**Trecho fornecido:**
Esta etapa envolve identificar e obter dados de diversas fontes:
*   Bancos de Dados (Internos/Externos)
*   APIs (Web Services)
*   Arquivos (CSV, JSON, Excel, TXT, etc.)
*   Websites (via Web Scraping)
*   Sensores / IoT

Neste notebook, focaremos no processamento dos dados *após* a coleta (principalmente a partir de arquivos e web scraping simulado).

## 3. Web Scraping

Técnica para extrair dados de websites quando não há API ou arquivo disponível.

**Processo:** Requisição HTTP -> Recebimento HTML -> Parseamento -> Extração -> Armazenamento.

**Ferramentas:** `requests` (requisições), `BeautifulSoup` (parseamento).

⚠️ **IMPORTANTE: Considerações Éticas e Legais** ⚠️
*   **Verifique `robots.txt`:** Respeite as regras do site.

**Linhas listadas:**

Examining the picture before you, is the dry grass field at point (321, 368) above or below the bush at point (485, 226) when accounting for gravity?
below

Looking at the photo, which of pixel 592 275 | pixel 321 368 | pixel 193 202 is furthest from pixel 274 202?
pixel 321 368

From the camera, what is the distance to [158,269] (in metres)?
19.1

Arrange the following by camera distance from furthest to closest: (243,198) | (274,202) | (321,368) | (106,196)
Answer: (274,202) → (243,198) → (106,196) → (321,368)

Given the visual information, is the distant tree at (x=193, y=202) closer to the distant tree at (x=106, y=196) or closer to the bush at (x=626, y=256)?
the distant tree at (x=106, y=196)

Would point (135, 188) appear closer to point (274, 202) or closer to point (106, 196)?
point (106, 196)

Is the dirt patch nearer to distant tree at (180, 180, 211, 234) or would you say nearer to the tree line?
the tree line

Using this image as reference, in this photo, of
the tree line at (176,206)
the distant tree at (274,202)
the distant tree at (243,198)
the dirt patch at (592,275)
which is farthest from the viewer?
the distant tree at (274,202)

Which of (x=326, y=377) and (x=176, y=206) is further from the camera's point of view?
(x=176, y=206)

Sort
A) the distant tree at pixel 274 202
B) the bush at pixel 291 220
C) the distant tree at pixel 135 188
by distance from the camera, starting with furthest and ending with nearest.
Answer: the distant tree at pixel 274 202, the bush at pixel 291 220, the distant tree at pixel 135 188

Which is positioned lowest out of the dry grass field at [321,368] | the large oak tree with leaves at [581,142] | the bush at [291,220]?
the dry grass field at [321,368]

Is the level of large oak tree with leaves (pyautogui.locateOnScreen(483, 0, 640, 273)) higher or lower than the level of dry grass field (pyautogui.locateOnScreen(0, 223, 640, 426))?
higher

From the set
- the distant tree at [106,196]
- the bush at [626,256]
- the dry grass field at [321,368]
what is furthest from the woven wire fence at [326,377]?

**Tarefa do exercício:** Transcreva, do trecho sobre coleta de dados e web scraping, a parte entre "Técnica para extrair" e "regras do site.", inclusive. As linhas foram tiradas de outra fonte.

**Resultado da tarefa:**
Técnica para extrair dados de websites quando não há API ou arquivo disponível.

**Processo:** Requisição HTTP -> Recebimento HTML -> Parseamento -> Extração -> Armazenamento.

**Ferramentas:** `requests` (requisições), `BeautifulSoup` (parseamento).

⚠️ **IMPORTANTE: Considerações Éticas e Legais** ⚠️
*   **Verifique `robots.txt`:** Respeite as regras do site.